■ Work to complete: Please put the lines below into a JSON list of strings, one string per line, skipping blank lines and leaving out the pictures.

==*==

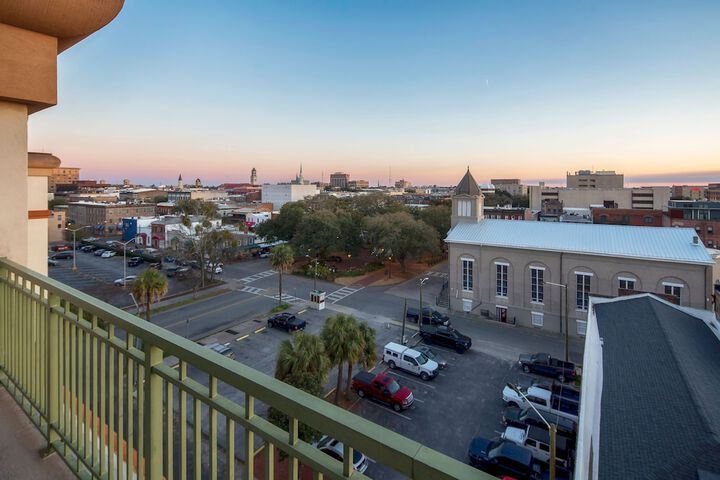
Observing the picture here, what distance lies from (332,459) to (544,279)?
26.5 m

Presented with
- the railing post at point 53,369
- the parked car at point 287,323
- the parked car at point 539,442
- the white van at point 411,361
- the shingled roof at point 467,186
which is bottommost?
the parked car at point 539,442

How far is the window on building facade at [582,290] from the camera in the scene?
24.0m

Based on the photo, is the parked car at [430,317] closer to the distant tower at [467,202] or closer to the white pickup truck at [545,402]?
the distant tower at [467,202]

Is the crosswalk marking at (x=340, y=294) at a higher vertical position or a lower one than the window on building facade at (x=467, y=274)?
lower

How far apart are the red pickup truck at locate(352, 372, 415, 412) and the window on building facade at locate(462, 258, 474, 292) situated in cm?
1343

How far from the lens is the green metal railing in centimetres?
149

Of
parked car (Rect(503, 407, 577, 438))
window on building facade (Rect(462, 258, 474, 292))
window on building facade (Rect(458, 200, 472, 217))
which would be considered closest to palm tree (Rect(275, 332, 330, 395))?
parked car (Rect(503, 407, 577, 438))

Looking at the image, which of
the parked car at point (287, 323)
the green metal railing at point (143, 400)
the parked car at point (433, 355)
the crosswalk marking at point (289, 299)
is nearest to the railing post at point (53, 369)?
the green metal railing at point (143, 400)

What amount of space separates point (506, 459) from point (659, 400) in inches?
204

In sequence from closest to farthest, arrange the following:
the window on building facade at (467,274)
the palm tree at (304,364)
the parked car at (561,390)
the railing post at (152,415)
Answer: the railing post at (152,415)
the palm tree at (304,364)
the parked car at (561,390)
the window on building facade at (467,274)

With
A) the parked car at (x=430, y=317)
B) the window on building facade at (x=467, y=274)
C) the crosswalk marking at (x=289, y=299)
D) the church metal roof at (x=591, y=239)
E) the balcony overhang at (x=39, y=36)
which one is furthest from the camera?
the crosswalk marking at (x=289, y=299)

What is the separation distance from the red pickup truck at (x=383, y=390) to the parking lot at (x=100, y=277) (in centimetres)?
2103

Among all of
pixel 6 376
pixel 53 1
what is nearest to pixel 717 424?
pixel 6 376

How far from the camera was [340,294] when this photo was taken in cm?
3291
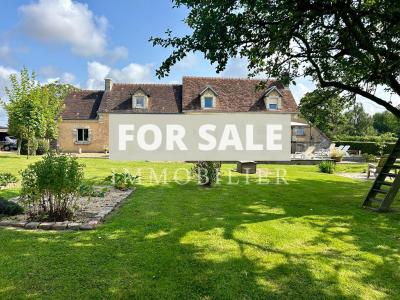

==*==

■ Solution for this problem:
[
  "Observing the picture here, what distance lies from (332,459) to (544,279)?",
  "26.5 m",
  "Presented with",
  "- the railing post at point 53,369",
  "- the parked car at point 287,323",
  "- the parked car at point 539,442",
  "- the white van at point 411,361",
  "- the shingled roof at point 467,186",
  "which is bottommost?",
  "the parked car at point 539,442",
  "How far is the window on building facade at [582,290] from the camera in the scene?",
  "24.0m",
  "Based on the photo, is the parked car at [430,317] closer to the distant tower at [467,202] or closer to the white pickup truck at [545,402]?",
  "the distant tower at [467,202]",
  "Is the crosswalk marking at (x=340, y=294) at a higher vertical position or a lower one than the window on building facade at (x=467, y=274)?",
  "lower",
  "How far apart are the red pickup truck at locate(352, 372, 415, 412) and the window on building facade at locate(462, 258, 474, 292) situated in cm?",
  "1343",
  "How far from the lens is the green metal railing in centimetres?",
  "149",
  "Of",
  "parked car (Rect(503, 407, 577, 438))",
  "window on building facade (Rect(462, 258, 474, 292))",
  "window on building facade (Rect(458, 200, 472, 217))",
  "which would be considered closest to palm tree (Rect(275, 332, 330, 395))?",
  "parked car (Rect(503, 407, 577, 438))",
  "Looking at the image, which of",
  "the parked car at point (287, 323)",
  "the green metal railing at point (143, 400)",
  "the parked car at point (433, 355)",
  "the crosswalk marking at point (289, 299)",
  "is nearest to the railing post at point (53, 369)?",
  "the green metal railing at point (143, 400)",
  "What amount of space separates point (506, 459) from point (659, 400) in inches?",
  "204",
  "In sequence from closest to farthest, arrange the following:",
  "the window on building facade at (467,274)",
  "the palm tree at (304,364)",
  "the parked car at (561,390)",
  "the railing post at (152,415)",
  "Answer: the railing post at (152,415)",
  "the palm tree at (304,364)",
  "the parked car at (561,390)",
  "the window on building facade at (467,274)",
  "With",
  "A) the parked car at (x=430, y=317)",
  "B) the window on building facade at (x=467, y=274)",
  "C) the crosswalk marking at (x=289, y=299)",
  "D) the church metal roof at (x=591, y=239)",
  "E) the balcony overhang at (x=39, y=36)",
  "which one is furthest from the camera?",
  "the crosswalk marking at (x=289, y=299)",
  "What is the separation distance from the red pickup truck at (x=383, y=390) to the parking lot at (x=100, y=277) (in centimetres)?",
  "2103",
  "Among all of",
  "pixel 6 376",
  "pixel 53 1",
  "what is nearest to pixel 717 424?",
  "pixel 6 376",
  "How far from the camera was [340,294] when this photo was taken in cm?",
  "3291"
]